Visa International expects the number of its microchip-embedded credit cards in circulation in Hong Kong to double by the end of this year, a step it says will counter rising fraud.

James Dixon, Visa's country manager for Hong Kong and Macau, said 1 million of the 8 million Visa cards issued in Hong Kong were chip cards.

'There will be up to 2 million Visa chip cards circulating in Hong Kong by end of 2007 and 80 per cent of Visa cards are expected to be chip cards by 2014,' he said.

Seventy-six per cent of retailers' terminals in Hong Kong can accept chip cards, and that number will rise to 85 per cent this year, he said.

Customers who use chip cards will not notice much difference when they use them; they will still have to sign their names when making transactions. Visa is not introducing the chip-and-PIN cards common in Europe.

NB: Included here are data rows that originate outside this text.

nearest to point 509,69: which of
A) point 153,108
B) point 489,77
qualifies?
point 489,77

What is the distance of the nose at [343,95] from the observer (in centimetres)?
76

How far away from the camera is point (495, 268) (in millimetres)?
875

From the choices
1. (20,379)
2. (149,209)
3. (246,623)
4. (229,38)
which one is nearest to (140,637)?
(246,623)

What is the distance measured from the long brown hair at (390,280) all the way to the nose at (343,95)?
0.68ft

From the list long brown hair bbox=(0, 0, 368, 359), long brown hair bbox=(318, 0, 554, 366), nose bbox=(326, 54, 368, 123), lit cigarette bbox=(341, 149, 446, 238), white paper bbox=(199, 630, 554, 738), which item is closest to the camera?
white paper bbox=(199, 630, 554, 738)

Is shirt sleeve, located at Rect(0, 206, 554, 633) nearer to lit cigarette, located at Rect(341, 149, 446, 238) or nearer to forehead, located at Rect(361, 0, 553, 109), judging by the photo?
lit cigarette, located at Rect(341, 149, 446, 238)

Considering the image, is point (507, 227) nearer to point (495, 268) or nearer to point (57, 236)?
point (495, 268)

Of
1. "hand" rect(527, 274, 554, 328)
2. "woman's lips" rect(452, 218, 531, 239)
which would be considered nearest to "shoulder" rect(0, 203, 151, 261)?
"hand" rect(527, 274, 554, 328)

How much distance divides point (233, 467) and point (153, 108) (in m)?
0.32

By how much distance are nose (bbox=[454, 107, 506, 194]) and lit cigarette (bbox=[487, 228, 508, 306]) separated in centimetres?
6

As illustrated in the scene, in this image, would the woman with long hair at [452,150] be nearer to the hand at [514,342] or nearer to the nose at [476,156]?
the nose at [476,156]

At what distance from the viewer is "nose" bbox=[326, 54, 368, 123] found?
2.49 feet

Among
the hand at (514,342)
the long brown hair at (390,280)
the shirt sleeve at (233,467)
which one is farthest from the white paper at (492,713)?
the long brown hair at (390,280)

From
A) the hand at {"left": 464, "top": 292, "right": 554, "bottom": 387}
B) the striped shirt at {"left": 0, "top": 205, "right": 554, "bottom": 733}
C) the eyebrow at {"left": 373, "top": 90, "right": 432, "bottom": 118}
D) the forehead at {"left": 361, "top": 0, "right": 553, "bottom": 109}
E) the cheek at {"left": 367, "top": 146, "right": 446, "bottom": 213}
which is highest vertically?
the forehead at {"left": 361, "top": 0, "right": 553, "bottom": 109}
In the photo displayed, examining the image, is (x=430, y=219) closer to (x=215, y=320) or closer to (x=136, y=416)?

Mr Dixon said one of the biggest benefits of the chip card was security. They are harder to duplicate than magnetic-strip cards, he said.

All Visa cards issued in Malaysia are now chip cards, he said, and the switch has reduced card fraud by more than 80 per cent.

In Hong Kong, he said, the fraud rate was about 0.03 per cent of card spending, which meant lenders had managed to fight fraud quite well. There was no urgency for card issuers to switch to chip cards, he said, though they did want to keep the rate of card fraud low.

The number of counterfeit credit cards seized by police was 575 in 2004, 1,706 in 2005 and 2,991 last year.

Five banks - HSBC, Hang Seng Bank, Standard Chartered Bank, DBS (Hong Kong) and Bank of East Asia - are already issuing chip cards.

Sunny Cheung Yiu-tong, head of consumer banking at DBS (HK), expects all the bank's Visa cards will be chip cards by next year.

Hang Seng Bank, which began issuing chip cards in October, expects all its Visa card holders to have chip cards within three years.